I think we may need to summon @fchollet

raceee · 2019-10-10T04:52:24Z

@duysqubix Your suggestion fixed my issue!

ravikyram · 2019-10-14T05:40:30Z

@oracle3001

Can you please let us know if the issue still persists?.Please close the issue if it was resolved already. Thanks!

npuichigo · 2019-10-14T06:33:22Z

Any update?

AhmUgEk · 2019-10-14T09:50:24Z

@oracle3001

Can you please let us know if the issue still persists?.Please close the issue if it was resolved already. Thanks!

This fixes, my issue, however, surely the final batch size being reduced should not create an issue?

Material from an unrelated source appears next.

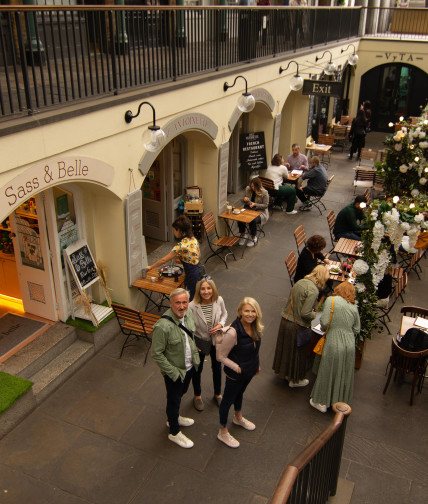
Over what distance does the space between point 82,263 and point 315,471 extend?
482 centimetres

Repeating the part of the first batch of data should not be the solution, surely?

BeWe11 · 2019-10-14T10:09:15Z

Hey @ravikyram,

the solution that @duysqubix postet is a workaround, the underlying problem still exists.

The problem is that the number of iterations performed on the dataset is greater than the number of batches in the dataset. I'm not actually sure that this is a bug, considering that python iteration uses the StopIteration exception to mark endings of iterables as well. But if that's the case the warning should not be displayed.

The work around "fixes" this by giving an explicitly calculated number of iterations to the model.fit method. This should not be necessary and might not even be possible in all cases. For example when using bucketing, the exact number of batches cannot be easily extracted from the dataset (except by performing a full dataset iteration before training, which would be a workaround as well).

So either the behavior is correct and the warning should be hidden, or the internally calculated number of iterations is faulty and should be changed.

adam-hartshorne · 2019-10-14T13:18:29Z

@oracle3001

Can you please let us know if the issue still persists?.Please close the issue if it was resolved already. Thanks!

Yes, it still persists...see all the other posts with the same issue.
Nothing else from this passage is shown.